:: THE TASK ::
Reproduce the records word for word, starting with the line that contains "How far away" and continuing through the end of the records.

:: RECORDS TO USE ::
## Start

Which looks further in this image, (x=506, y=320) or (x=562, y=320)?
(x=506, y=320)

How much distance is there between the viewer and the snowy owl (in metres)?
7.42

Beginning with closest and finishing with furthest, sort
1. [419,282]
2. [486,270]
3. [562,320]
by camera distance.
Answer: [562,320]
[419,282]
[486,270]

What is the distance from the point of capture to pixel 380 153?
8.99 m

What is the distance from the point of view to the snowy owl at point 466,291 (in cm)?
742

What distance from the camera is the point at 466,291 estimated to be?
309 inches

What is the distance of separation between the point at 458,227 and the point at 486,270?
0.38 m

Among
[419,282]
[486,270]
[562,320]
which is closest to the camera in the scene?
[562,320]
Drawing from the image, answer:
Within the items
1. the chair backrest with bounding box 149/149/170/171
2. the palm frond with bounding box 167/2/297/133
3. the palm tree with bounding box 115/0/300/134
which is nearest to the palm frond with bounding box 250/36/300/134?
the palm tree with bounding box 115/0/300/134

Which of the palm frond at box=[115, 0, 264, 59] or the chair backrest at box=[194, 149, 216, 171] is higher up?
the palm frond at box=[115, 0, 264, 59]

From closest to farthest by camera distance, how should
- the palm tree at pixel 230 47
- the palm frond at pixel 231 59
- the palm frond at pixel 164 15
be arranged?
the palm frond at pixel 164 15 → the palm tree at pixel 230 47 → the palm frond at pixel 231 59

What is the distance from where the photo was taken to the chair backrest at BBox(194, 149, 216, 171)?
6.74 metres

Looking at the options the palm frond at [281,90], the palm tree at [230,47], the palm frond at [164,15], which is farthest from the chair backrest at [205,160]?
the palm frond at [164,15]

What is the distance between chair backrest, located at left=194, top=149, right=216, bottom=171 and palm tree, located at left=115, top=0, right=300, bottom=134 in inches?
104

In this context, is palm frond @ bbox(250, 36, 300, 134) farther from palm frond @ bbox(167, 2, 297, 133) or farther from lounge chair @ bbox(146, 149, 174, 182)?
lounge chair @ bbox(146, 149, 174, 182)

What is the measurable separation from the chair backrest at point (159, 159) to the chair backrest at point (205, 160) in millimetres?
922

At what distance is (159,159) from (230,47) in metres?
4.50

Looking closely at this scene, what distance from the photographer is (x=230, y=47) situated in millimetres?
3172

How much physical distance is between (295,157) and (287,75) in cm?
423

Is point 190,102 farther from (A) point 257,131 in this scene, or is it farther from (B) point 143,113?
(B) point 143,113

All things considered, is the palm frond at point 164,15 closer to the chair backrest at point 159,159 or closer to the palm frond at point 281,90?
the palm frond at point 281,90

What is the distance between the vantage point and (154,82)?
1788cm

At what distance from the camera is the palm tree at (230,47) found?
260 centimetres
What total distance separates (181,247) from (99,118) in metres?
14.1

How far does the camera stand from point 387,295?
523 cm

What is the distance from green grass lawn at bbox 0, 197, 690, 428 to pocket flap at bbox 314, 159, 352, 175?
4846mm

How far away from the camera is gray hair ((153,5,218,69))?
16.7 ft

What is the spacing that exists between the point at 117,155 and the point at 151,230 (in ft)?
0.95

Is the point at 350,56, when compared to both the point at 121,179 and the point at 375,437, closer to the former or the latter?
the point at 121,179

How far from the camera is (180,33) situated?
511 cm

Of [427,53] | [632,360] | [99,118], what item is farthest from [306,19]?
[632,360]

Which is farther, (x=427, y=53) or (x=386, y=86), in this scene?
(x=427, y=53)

## End

:: FINISHED TASK ::
How far away from the camera is gray hair ((153,5,218,69))?
16.7 ft

What is the spacing that exists between the point at 117,155 and the point at 151,230 (in ft)?
0.95

Is the point at 350,56, when compared to both the point at 121,179 and the point at 375,437, closer to the former or the latter?
the point at 121,179

How far from the camera is (180,33) situated?
511 cm

Of [427,53] | [632,360] | [99,118], what item is farthest from [306,19]?
[632,360]

Which is farther, (x=427, y=53) or (x=386, y=86), in this scene?
(x=427, y=53)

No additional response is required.